Given task a: Return the excerpt on Hades in full, word for word, from its title page through its final line.

━━ Quoted passage

HADES
_The History of an Idea_
BY
MAURICE BLOOMFIELD
Professor of Sanskrit and Comparative Philology
Johns Hopkins University
CHICAGO
The Open Court Publishing Company
LONDON
KEGAN PAUL, TRENCH, TRUeBNER & CO., LTD
1905
COPYRIGHT 1905
BY
THE OPEN COURT PUBLISHING CO.
CHICAGO
To the Memory
of
F. Max Mueller
CERBERUS, THE DOG OF HADES
Hermes, the guide of the dead, brings to Pluto's kingdom their psyches,
"that gibber like bats, as they fare down the dank ways, past the
streams of Okeanos, past the gates of the sun and the land of dreams, to
the meadow of asphodel in the dark realm of Hades, where dwell the
souls, the phantoms of men outworn." So begins the twenty-fourth book of
the _Odyssey_. Later poets have Charon, a grim boatsman, receive the
dead at the River of Woe; he ferries them across, provided the passage
money has been placed in their mouths, and their bodies have been duly
buried in the world above. Otherwise they are left to gibber on the
hither bank. Pluto's house, wide-gated, thronged with guests, has a
janitor Kerberos, sometimes friendly, sometimes snarling when new
guests arrive, but always hostile to those who would depart. Honey cakes
are provided for them that are about to go to Hades--the sop to
Cerberus. This dog, nameless and undescribed, Homer mentions simply as
the dog of Hades, whom Herakles, as the last and chief test of his
strength, snatched from the horrible house of Hades.[1] First Hesiod and
next Stesichorus discover his name to be Kerberos. The latter seems to
have composed a poem on the dog. Hesiod[2] mentions not only the name
but also the genealogy of Kerberos. Of Typhaon and Echidna he was born,
the irresistible and ineffable flesh-devourer, the voracious,
brazen-voiced, fifty-headed dog of hell.

━━━━
━━ Data supplied

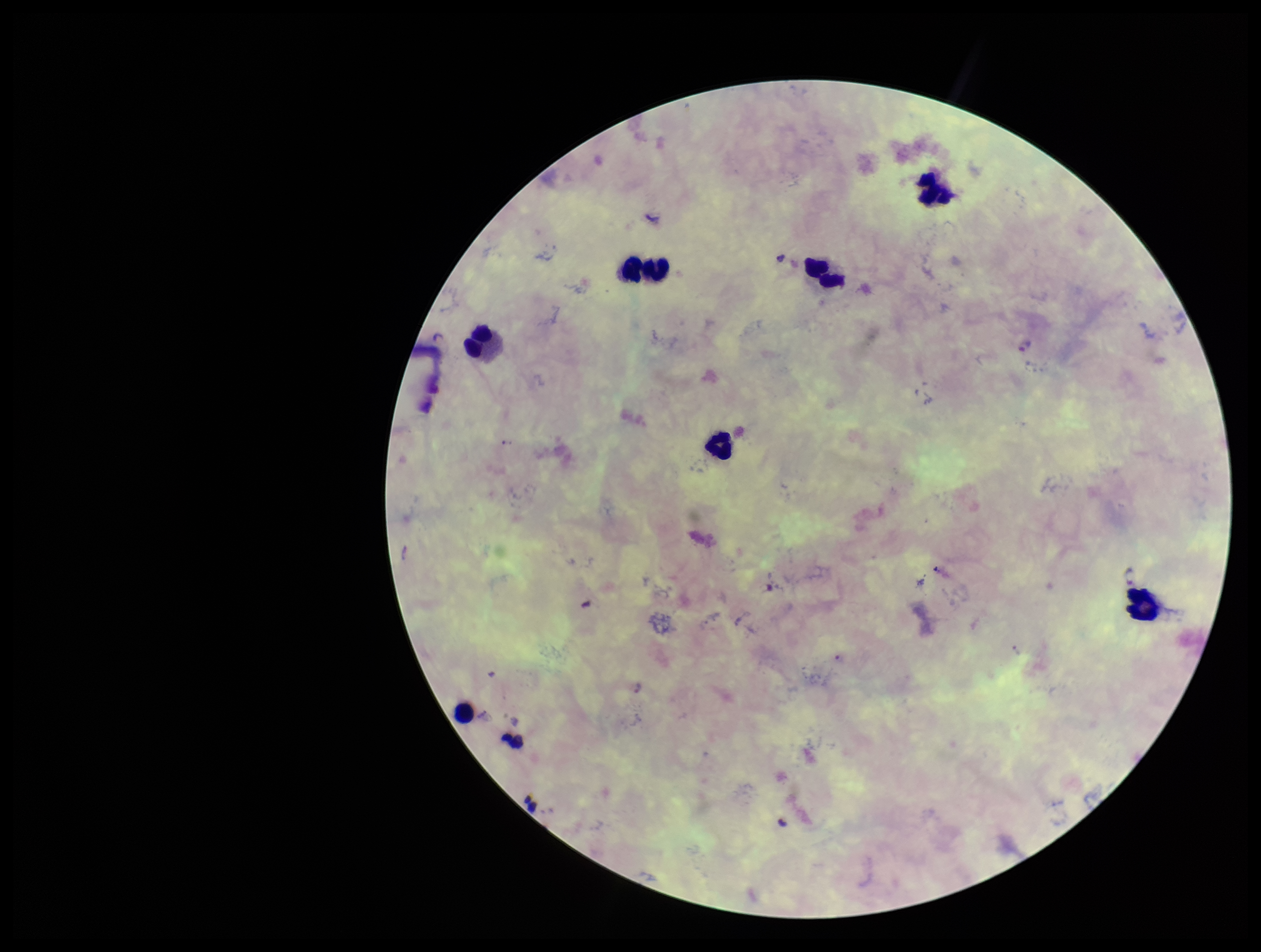
Summary:
  - Parasite count: 2
  - Plasmodium parasites: detected
  - Stain: Giemsa
  - Image size: 1261×952 pixels
  - Field of view: one from this slide
  - Species reported for this patient: Plasmodium falciparum
  - Preparation: thick
  - Leukocyte count: 7
  - Patient malaria status: positive
  - Capture: smartphone photograph through the microscope eyepiece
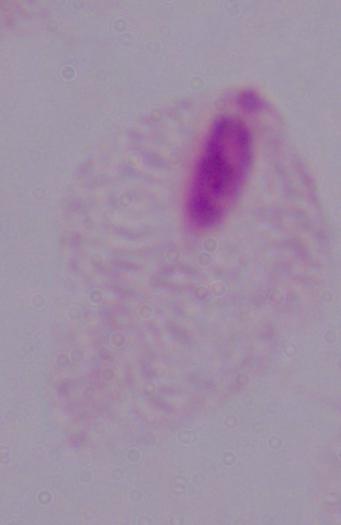
Summary:
  - Identification: trichomonad
  - Modality: photomicrograph
  - Magnification: 1000x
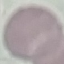

Summary:
  - Malaria status: uninfected
  - Preparation: thin blood smear
  - Image type: automatically extracted cell patch, resized to 64 × 64 pixels
  - Stain: Giemsa
  - Capture: smartphone camera at the microscope eyepiece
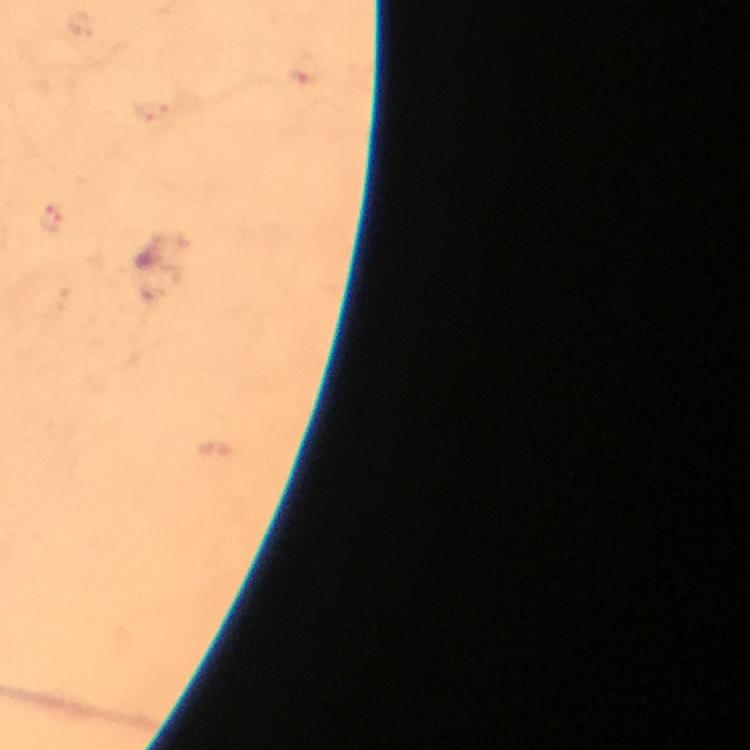

Approximate object centers, in pixels from the top-left corner. Plasmodium parasite locations: (x=54, y=220). Photographed through the microscope with a smartphone camera. At 100x magnification. Thick smear. From a malaria diagnostic workup. Giemsa-stained preparation. Immersion oil was used. Image is 750×750 pixels. A crop from one field of view.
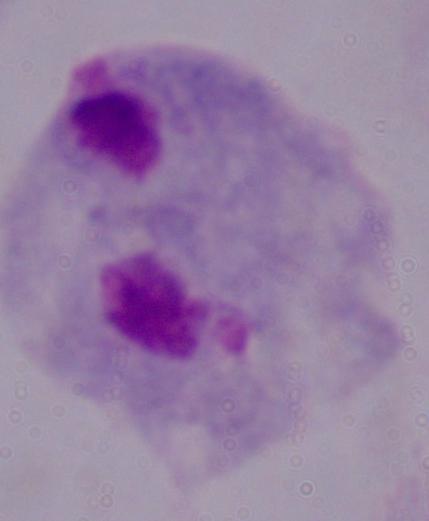
modality: micrograph
magnification: 1000x
identification: trichomonad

━━━━

Given task b: Retype the records word for word, starting at the beginning of the records and ending at the line containing "- Capture: smartphone photograph", with both ends included. Leave out the pictures.

Correct response a:
HADES
_The History of an Idea_
BY
MAURICE BLOOMFIELD
Professor of Sanskrit and Comparative Philology
Johns Hopkins University
CHICAGO
The Open Court Publishing Company
LONDON
KEGAN PAUL, TRENCH, TRUeBNER & CO., LTD
1905
COPYRIGHT 1905
BY
THE OPEN COURT PUBLISHING CO.
CHICAGO
To the Memory
of
F. Max Mueller
CERBERUS, THE DOG OF HADES
Hermes, the guide of the dead, brings to Pluto's kingdom their psyches,
"that gibber like bats, as they fare down the dank ways, past the
streams of Okeanos, past the gates of the sun and the land of dreams, to
the meadow of asphodel in the dark realm of Hades, where dwell the
souls, the phantoms of men outworn." So begins the twenty-fourth book of
the _Odyssey_. Later poets have Charon, a grim boatsman, receive the
dead at the River of Woe; he ferries them across, provided the passage
money has been placed in their mouths, and their bodies have been duly
buried in the world above. Otherwise they are left to gibber on the
hither bank. Pluto's house, wide-gated, thronged with guests, has a
janitor Kerberos, sometimes friendly, sometimes snarling when new
guests arrive, but always hostile to those who would depart. Honey cakes
are provided for them that are about to go to Hades--the sop to
Cerberus. This dog, nameless and undescribed, Homer mentions simply as
the dog of Hades, whom Herakles, as the last and chief test of his
strength, snatched from the horrible house of Hades.[1] First Hesiod and
next Stesichorus discover his name to be Kerberos. The latter seems to
have composed a poem on the dog. Hesiod[2] mentions not only the name
but also the genealogy of Kerberos. Of Typhaon and Echidna he was born,
the irresistible and ineffable flesh-devourer, the voracious,
brazen-voiced, fifty-headed dog of hell.

Correct response b:
Summary:
  - Parasite count: 2
  - Plasmodium parasites: detected
  - Stain: Giemsa
  - Image size: 1261×952 pixels
  - Field of view: one from this slide
  - Species reported for this patient: Plasmodium falciparum
  - Preparation: thick
  - Leukocyte count: 7
  - Patient malaria status: positive
  - Capture: smartphone photograph through the microscope eyepiece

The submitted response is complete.